Which film should I watch during lockdown?
My brother wrote to me this week with an interesting task:
I’ve got a list of films I’ve noted down whenever I’ve seen a good review. But it’s hundreds long and I can never remember what a film is from its title and can’t be bothered to look them up each time. Any chance you can knock up a script that cross-references a Rotten Tomatoes score and quick synopsis so I can browse the list more easily?
Pretty straightforward, and the request happened to coincide with an outage in the VPN at work, so I had some free time. I will demonstrate how I tackled this task in R, in case it helps anyone else whose family members are going stir-crazy in quarantine.
In search of APIs
The first thing I did was look to see if Rotten Tomatoes had an existing application programming interface (API) that would let me access their database of film ratings. It turns out that indeed they do have one, but it is aimed at people developing actual apps and web sites, rather than mere mortal members of the public. Optimistically, I put in a request for an API key, but at the time of writing Rotten Tomatoes have not replied to me.
Not to worry! I can just put on my tricorne hat and scrape the information from their public-facing web site.
Now, we don’t necessarily know the URL for every film on Rotten Tomatoes based on its title, as there may be several films with the same title—such as remakes and book adaptations—or the film may not be indexed by Rotten Tomatoes at all. So to get a film’s page, we can use the web site’s search function and return the top result.

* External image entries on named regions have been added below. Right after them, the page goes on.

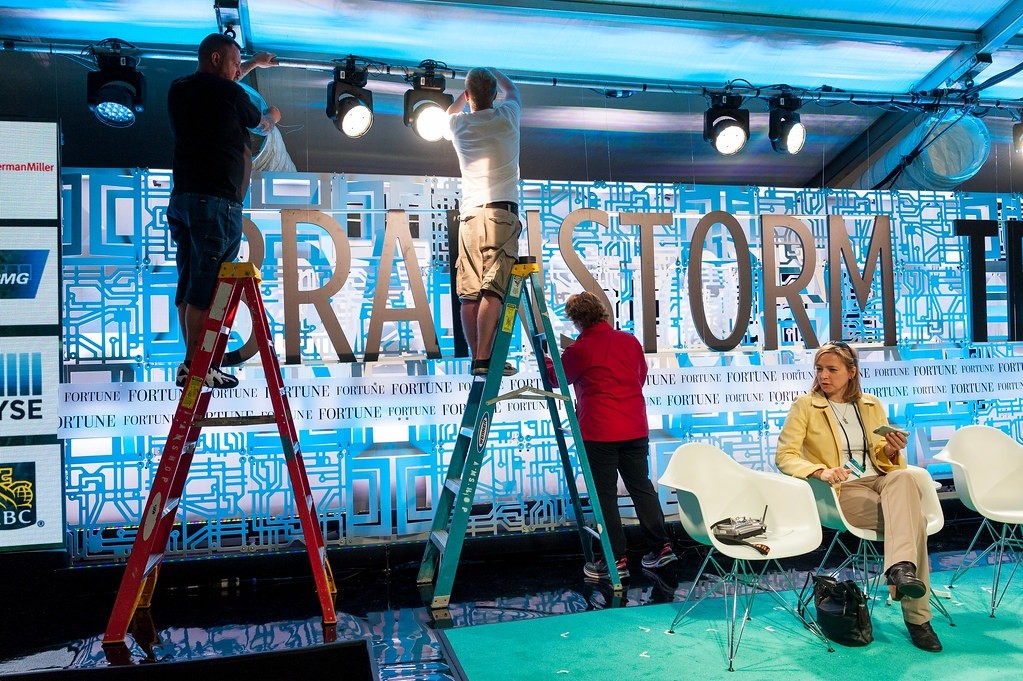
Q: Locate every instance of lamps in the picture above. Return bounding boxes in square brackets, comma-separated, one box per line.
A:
[403, 71, 455, 144]
[325, 69, 374, 141]
[702, 90, 751, 158]
[768, 93, 806, 155]
[82, 56, 148, 127]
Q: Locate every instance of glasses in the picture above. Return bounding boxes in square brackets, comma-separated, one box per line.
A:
[824, 341, 854, 360]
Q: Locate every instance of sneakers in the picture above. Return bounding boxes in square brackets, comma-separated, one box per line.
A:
[470, 357, 518, 376]
[643, 564, 679, 593]
[583, 552, 629, 579]
[584, 575, 629, 597]
[175, 359, 238, 388]
[640, 543, 676, 568]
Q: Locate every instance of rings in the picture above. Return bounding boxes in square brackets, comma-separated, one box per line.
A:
[835, 477, 839, 483]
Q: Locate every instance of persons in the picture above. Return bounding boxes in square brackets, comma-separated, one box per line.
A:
[545, 291, 679, 581]
[166, 33, 281, 387]
[441, 66, 522, 376]
[775, 341, 943, 652]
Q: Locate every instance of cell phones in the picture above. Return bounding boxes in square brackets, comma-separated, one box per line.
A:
[873, 425, 909, 438]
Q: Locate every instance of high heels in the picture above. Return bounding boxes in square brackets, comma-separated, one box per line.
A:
[886, 563, 925, 600]
[904, 617, 942, 653]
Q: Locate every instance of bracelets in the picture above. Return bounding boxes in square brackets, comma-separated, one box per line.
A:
[883, 445, 895, 457]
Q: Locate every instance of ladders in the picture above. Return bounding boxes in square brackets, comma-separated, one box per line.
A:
[417, 258, 624, 609]
[101, 263, 339, 642]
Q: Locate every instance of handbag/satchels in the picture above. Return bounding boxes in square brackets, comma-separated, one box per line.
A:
[812, 572, 873, 647]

Normally, to search for a film on Rotten Tomatoes, you go to a URL of the form
https://www.rottentomatoes.com/search?search=%s
replacing %s
with your search query, and you see something like this in your browser:
So in my mind, the workflow was going to be a simple matter of:
- Search for the film using a URL like above
- Scrape the search results page for a link to the film
- Scrape the film page for the rating and synopsis
Unfortunately, the Rotten Tomatoes web site is set up, deliberately or otherwise, so that you cannot do this programmatically. While indeed you can try to make such a search query from R, for example:
rt_lookup <- function(film) {
query <- URLencode(film)
url <- sprintf('https://www.rottentomatoes.com/search?search=%s', query)
httr::GET(url)
}
request <- rt_lookup('The Good, the Bad and the Ugly')
the resulting request
does not contain any film results, as on the web site they seem to be generated by JavaScript code that only runs if you are accessing the page in a real web browser (i.e. not a robot).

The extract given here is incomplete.